Imagine that someone out there goes and signs up for a web-based fantasy sports league, and when asked for his email address, decides to make one up. Imagine that the made-up email address actually exists, though; furthermore, imagine that immediately upon submitting the “fake” email address, that scoundrel’s login information to the aforementioned fantasy sports league is sent out to the all-too-real person at the other end of the address. Now, imagine the annoyed recipient of the information deciding to log into the fantasy league website, and sell the entire team of the person who decided to not use his own email when he signed up.

I’m just saying…

For those who haven’t grown so irritated by junk email as to seize at the mere thought of it, the Boston Globe Sunday magazine has a good article by Neil Swidey on the history and the future of the fight against spam. Sitting here with 1,980 messages collected in my spam folder since the Friday morning, I can see why the mainstream press is starting to talk about the problem. I’ve wondered something, though — with the email addresses of most members of Congress available online, do you think that there’s a spam filter running on the House and Senate mail servers? If so, is there someone who trawls through the filtered messages, making sure that email from constituents doesn’t get thrown in the can?
I know that anyone who’s anyone has pointed to this over the past week, but Trevor Blackwell’s homemade Segway scooter is just the coolest damn thing. Reading through his narrative, it’s clear that you’d need a pretty good handle on your physics in order to build one yourself, but it’s also clear that if the Segway’s popularity takes off, it won’t be hard for a slew of similar products to make their way to the market.

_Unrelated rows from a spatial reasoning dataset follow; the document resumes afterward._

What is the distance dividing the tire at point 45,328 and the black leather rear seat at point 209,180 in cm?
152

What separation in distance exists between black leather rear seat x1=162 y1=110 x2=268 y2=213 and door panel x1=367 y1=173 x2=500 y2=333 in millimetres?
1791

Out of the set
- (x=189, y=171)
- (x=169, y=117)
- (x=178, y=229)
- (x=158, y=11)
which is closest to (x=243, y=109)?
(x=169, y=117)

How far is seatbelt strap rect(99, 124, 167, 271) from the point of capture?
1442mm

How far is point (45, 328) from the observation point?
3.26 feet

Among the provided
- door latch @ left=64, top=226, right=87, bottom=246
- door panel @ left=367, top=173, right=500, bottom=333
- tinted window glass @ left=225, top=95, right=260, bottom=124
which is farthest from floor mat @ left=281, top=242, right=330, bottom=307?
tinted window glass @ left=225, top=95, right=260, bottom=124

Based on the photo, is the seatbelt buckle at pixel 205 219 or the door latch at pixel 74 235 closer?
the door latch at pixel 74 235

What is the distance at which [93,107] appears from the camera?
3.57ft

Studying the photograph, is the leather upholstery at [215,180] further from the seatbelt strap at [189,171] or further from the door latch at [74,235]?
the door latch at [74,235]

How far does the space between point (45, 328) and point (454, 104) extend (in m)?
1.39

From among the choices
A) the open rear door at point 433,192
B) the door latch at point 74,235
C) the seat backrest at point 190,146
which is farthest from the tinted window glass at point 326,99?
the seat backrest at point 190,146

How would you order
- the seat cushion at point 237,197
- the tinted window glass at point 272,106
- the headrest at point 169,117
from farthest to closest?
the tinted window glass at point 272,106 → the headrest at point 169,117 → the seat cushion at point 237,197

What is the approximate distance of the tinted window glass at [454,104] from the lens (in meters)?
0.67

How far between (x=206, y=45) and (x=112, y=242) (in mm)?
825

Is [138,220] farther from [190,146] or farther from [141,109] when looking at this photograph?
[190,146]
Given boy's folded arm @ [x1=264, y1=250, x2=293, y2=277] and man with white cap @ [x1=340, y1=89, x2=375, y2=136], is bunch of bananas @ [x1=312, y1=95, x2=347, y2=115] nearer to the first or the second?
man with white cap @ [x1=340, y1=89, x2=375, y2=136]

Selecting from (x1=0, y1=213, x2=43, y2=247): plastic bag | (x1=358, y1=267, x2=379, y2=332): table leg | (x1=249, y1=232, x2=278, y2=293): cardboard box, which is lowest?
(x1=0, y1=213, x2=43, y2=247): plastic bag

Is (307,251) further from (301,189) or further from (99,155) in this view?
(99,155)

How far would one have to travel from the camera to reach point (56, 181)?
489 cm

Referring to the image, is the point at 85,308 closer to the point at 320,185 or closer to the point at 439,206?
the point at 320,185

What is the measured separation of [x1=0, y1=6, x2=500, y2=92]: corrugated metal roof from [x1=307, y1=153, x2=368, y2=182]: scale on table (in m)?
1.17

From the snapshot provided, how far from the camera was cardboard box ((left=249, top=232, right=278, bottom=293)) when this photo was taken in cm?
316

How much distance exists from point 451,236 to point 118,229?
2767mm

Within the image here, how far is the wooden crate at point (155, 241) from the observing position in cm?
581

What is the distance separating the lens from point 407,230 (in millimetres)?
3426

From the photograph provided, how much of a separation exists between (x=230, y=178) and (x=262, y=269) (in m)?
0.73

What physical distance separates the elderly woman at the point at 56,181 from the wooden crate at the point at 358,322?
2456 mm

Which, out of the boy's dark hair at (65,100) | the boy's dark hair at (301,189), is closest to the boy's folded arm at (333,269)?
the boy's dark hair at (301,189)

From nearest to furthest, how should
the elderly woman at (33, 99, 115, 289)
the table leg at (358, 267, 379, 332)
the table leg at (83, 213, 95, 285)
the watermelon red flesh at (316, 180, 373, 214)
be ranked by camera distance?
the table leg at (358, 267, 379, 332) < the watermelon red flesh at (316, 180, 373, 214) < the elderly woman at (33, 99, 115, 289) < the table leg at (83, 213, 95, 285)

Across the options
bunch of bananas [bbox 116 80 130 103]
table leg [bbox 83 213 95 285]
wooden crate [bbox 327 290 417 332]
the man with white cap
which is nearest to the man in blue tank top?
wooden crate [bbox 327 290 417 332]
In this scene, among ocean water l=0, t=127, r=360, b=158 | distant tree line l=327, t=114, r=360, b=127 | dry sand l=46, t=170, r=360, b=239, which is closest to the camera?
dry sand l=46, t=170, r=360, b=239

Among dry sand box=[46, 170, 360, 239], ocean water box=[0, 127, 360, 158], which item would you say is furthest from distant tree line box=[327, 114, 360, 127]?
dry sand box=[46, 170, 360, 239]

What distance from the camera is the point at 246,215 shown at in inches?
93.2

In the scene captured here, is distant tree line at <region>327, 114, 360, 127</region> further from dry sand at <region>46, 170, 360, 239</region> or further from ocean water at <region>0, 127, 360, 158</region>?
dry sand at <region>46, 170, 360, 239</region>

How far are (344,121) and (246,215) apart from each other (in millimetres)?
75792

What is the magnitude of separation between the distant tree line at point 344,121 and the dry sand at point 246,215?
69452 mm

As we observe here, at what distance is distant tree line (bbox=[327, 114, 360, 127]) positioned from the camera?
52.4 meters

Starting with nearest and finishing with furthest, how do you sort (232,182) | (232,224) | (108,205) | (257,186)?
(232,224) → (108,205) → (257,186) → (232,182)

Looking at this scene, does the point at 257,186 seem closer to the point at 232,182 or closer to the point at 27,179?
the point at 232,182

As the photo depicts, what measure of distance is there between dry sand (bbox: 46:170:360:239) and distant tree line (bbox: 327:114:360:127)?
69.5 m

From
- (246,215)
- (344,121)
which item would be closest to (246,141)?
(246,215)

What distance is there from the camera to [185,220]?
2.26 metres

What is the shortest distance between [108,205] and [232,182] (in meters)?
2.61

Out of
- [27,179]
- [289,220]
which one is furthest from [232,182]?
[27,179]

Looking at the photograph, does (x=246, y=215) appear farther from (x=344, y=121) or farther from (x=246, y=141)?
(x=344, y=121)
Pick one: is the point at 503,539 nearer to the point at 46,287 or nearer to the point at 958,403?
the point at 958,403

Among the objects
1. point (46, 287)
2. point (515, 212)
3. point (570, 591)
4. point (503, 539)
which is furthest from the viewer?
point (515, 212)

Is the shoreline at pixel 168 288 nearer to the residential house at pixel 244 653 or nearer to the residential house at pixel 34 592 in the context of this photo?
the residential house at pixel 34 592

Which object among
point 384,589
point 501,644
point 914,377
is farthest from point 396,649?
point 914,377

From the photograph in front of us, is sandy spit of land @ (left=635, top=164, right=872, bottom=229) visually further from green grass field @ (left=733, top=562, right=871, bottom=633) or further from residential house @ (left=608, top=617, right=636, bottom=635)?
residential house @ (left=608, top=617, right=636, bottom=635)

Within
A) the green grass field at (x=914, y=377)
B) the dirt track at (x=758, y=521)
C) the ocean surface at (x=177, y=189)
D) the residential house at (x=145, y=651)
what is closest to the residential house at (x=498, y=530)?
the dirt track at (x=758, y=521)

If you’re interested in starting a topic-specific weblog, and more interested in figuring out how you could make it worth the time and effort it would take to generate something half decent, you might want to read Matt Haughey’s latest essay, Blogging for Dollars. It’s a reasoned look at using Adsense (Google’s text ad service) to provide both an income source to a site’s authors and a collection of relevant paid ads to a site’s readers, and at the end, Matt offers tips for making a site more likely to generate revenue through the Adsense model. Matt may have been the first person to roll out text-based ads on a personal site scale, so it should come as no surprise that he’s put a lot of thought into the small site advertising model; it’s nice to see that knowledge shared so openly, all with the hope of developing more niche weblogs which contribute to the collective knowledge of Internet users while making it worthwhile for their authors.
Dahlia Lithwick weighed in on the Do Not Call fracas this week, and while there’s been plenty of ink on the relevant legal precendents, her contribution is a Constititional dissection of the ways not to think about the controversy.